--- Kaynak Malzeme ---
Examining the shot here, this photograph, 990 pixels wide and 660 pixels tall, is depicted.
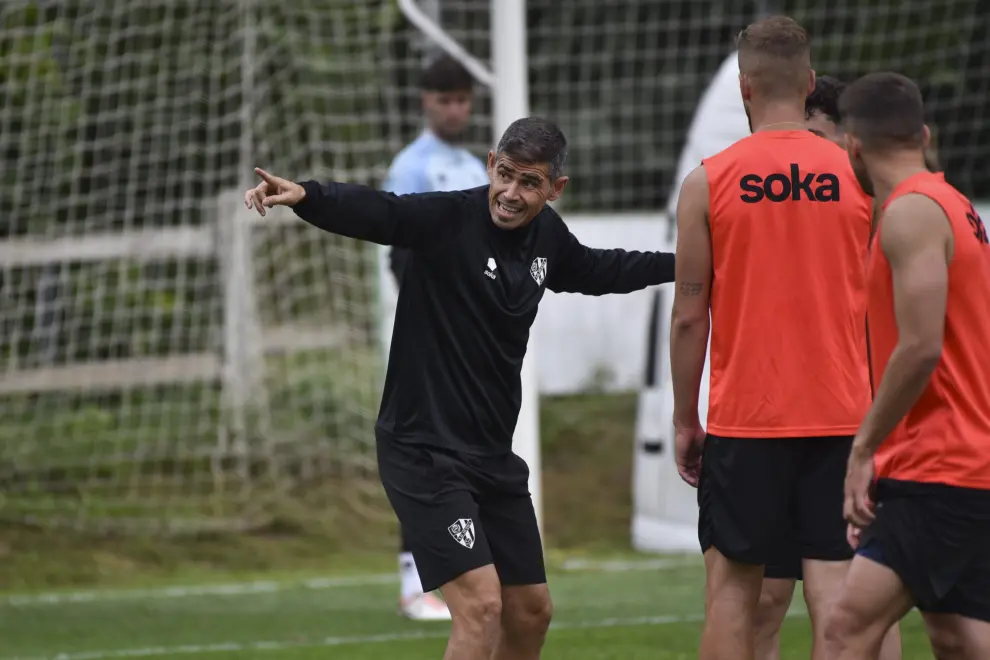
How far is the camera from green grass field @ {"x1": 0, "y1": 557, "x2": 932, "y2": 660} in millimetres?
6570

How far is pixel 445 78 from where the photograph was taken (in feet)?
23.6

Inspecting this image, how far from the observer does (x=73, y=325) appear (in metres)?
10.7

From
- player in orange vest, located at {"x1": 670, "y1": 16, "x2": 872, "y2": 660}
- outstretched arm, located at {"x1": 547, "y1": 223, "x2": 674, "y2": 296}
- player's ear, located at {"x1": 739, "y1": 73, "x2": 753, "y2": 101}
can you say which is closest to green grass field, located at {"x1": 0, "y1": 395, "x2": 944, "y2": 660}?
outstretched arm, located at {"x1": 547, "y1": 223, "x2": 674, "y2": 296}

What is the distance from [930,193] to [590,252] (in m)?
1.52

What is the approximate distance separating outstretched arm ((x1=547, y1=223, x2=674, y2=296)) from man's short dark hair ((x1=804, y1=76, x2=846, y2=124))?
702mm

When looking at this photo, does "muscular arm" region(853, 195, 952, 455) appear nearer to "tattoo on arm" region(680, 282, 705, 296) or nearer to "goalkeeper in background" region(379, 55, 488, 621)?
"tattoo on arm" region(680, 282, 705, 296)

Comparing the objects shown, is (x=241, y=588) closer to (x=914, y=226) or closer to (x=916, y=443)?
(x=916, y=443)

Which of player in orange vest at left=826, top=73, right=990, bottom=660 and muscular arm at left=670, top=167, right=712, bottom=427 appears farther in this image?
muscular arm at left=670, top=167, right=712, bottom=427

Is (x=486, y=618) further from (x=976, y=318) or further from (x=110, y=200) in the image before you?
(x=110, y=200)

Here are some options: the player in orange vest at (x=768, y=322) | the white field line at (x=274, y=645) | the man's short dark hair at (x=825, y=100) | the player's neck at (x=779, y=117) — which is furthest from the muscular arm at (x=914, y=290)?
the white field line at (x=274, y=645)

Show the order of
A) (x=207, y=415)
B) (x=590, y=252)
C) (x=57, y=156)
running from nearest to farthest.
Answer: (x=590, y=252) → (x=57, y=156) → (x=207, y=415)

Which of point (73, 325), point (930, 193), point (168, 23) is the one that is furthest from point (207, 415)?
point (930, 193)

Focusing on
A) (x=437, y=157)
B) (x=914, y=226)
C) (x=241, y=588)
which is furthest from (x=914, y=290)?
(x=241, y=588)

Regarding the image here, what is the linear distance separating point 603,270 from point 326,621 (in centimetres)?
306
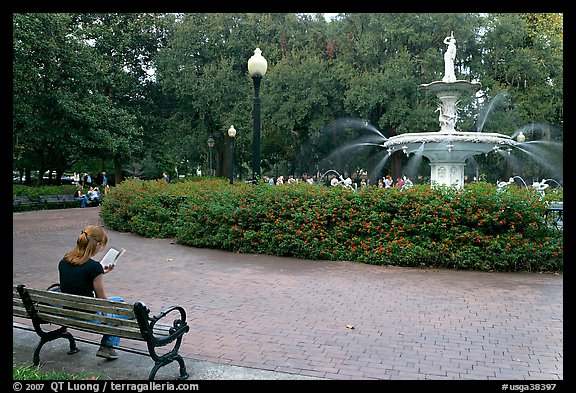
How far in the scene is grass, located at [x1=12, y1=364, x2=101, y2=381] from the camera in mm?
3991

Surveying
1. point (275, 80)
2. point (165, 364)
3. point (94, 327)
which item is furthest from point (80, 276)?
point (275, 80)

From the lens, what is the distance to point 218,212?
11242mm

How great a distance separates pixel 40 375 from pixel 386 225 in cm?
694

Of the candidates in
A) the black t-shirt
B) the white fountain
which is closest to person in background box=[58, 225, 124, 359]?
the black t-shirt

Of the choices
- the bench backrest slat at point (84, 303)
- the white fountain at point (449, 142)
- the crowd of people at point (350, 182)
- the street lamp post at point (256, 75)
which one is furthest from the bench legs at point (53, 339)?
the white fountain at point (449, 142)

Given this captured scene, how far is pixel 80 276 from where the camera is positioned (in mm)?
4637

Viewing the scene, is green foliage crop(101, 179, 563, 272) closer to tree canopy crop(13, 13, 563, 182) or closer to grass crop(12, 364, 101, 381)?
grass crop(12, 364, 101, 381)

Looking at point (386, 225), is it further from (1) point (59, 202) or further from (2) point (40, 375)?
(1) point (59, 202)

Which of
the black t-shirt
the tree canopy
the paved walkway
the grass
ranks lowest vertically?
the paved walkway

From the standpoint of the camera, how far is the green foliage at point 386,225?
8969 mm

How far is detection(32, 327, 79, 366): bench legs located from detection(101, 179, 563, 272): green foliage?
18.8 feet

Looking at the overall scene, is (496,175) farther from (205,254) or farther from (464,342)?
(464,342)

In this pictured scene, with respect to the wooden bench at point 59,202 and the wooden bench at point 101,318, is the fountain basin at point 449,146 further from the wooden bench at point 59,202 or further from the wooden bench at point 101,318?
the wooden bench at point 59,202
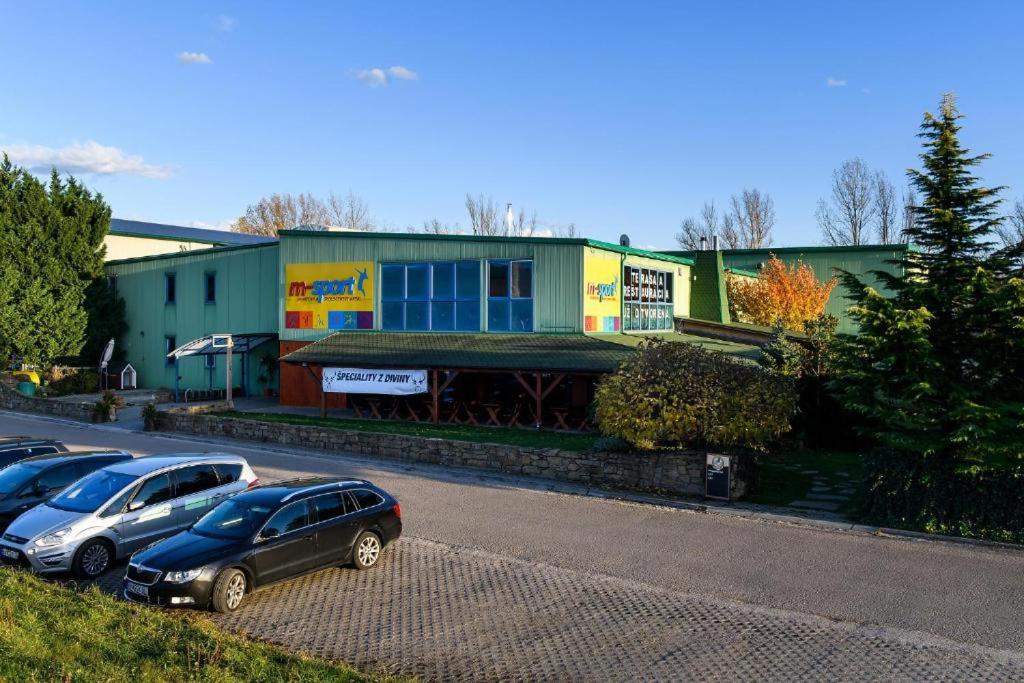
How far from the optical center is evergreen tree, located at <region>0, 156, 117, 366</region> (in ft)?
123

--- Görev Tanımı ---
Yukarıdaki öğelerde "farther" kelimesini içeren satırların hepsini değiştirmeden çıkarır mısın? Büyük ve küçük harf ayrımı dikkate alınmalıdır.

--- Alıştırma Yanıtı ---
Which of player in orange vest at left=826, top=73, right=990, bottom=660 and muscular arm at left=670, top=167, right=712, bottom=427 appears farther in this image?
Looking at the overall scene, is (496,175) farther from (205,254) or farther from (464,342)?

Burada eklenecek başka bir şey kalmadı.